It is a principal object of the present invention to provide apparatus and a method for increasing the efficiency of combustion of gaseous or vaporized hydrocarbon fuel by increasing the reaction rate to obtain substantially complete combustion within the reaction chamber, thereby concentrating the heat produced within that chamber and minimizing harmful combustion products in the exhaust gases leaving the chamber.
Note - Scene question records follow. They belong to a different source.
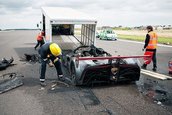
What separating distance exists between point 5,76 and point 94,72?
384 centimetres

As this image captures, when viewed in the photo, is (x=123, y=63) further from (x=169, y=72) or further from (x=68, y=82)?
(x=169, y=72)

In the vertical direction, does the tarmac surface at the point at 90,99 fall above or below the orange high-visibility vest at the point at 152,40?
below

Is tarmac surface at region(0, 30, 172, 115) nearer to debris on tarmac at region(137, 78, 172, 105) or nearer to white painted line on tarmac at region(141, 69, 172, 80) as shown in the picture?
debris on tarmac at region(137, 78, 172, 105)

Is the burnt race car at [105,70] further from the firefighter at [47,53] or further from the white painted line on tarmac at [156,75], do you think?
the white painted line on tarmac at [156,75]

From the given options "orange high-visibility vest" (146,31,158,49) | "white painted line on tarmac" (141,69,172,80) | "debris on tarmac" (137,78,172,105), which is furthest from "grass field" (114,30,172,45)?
"debris on tarmac" (137,78,172,105)

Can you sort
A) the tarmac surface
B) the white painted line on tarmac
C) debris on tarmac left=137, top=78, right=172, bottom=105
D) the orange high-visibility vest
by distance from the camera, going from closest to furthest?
the tarmac surface
debris on tarmac left=137, top=78, right=172, bottom=105
the white painted line on tarmac
the orange high-visibility vest

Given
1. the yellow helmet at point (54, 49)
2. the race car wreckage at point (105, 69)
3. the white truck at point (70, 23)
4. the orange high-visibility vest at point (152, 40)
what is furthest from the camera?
the white truck at point (70, 23)

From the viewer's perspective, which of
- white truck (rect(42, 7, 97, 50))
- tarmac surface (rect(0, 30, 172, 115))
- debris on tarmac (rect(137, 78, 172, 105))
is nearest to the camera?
tarmac surface (rect(0, 30, 172, 115))

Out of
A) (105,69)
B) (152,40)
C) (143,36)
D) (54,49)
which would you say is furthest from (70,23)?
(143,36)

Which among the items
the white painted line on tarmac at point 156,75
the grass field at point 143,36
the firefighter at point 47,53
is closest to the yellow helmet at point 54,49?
the firefighter at point 47,53

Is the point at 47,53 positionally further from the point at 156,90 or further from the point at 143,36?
the point at 143,36

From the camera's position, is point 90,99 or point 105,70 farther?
point 105,70

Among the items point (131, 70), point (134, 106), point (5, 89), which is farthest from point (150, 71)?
point (5, 89)

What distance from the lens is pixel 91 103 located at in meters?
5.79
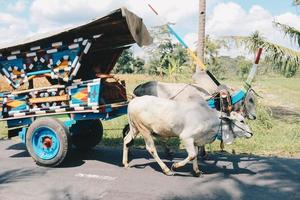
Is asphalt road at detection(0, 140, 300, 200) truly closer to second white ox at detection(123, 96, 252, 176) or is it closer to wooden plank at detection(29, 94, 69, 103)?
second white ox at detection(123, 96, 252, 176)

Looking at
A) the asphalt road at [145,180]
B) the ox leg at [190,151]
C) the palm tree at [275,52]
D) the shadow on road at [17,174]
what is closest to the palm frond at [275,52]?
the palm tree at [275,52]

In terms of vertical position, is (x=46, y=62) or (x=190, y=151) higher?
(x=46, y=62)

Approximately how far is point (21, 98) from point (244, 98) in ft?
14.1

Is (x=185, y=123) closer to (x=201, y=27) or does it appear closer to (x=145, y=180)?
(x=145, y=180)

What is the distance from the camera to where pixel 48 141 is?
24.2 feet

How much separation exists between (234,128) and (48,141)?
11.4ft

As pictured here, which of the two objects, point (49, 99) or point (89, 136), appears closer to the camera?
point (49, 99)

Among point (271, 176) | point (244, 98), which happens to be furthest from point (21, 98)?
point (271, 176)

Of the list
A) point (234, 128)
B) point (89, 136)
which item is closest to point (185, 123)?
point (234, 128)

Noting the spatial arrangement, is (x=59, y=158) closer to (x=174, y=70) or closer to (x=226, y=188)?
(x=226, y=188)

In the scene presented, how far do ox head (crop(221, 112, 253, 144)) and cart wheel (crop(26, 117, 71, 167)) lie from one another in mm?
2825

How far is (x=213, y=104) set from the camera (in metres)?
7.40

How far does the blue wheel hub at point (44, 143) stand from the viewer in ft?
24.1

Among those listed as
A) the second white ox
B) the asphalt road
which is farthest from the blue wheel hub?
the second white ox
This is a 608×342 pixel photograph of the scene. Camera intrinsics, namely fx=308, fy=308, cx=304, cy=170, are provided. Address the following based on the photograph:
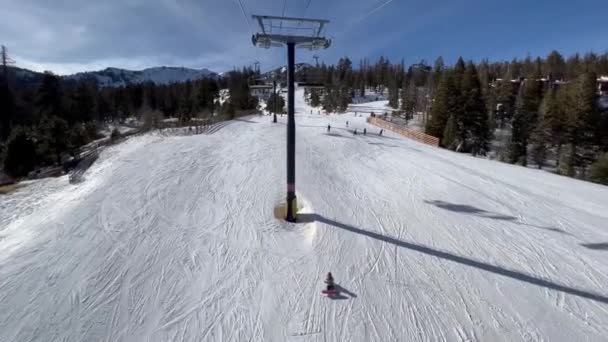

According to the invention, apparatus is provided for achieving the above object, comprising a combustion chamber in which a flame is produced, a burner extending into the chamber for introduction of a gaseous or vaporized hydrocarbon fuel and oxygen-containing gas into the chamber, means for supplying the hydrocarbon fuel and oxygen-containing gas to the burner, a single stage reticulated element comprising a high temperature alloy support coated with platinum or platinum alloys, and means for adjustably positioning the reticulated element in the oxidizing region of the flame adjacent the interface between the oxidizing and reducing regions thereof.

The method of increasing the efficiency of combustion of gaseous or vaporized hydrocarbon fuel in a flame, in accordance with the present invention, comprises positioning a single stage reticulated element in the oxidizing region of the flame adjacent the interface between the oxidizing and reducing regions thereof, the reticulated element comprising a high temperature alloy support coated with a metal catalyst chosen from the group consisting of platinum, and platinum alloys, and presenting sufficient catalyst surface to spread the interface between the oxidizing and reducing regions of the flame and to increase the combustion efficiency by at least 10%.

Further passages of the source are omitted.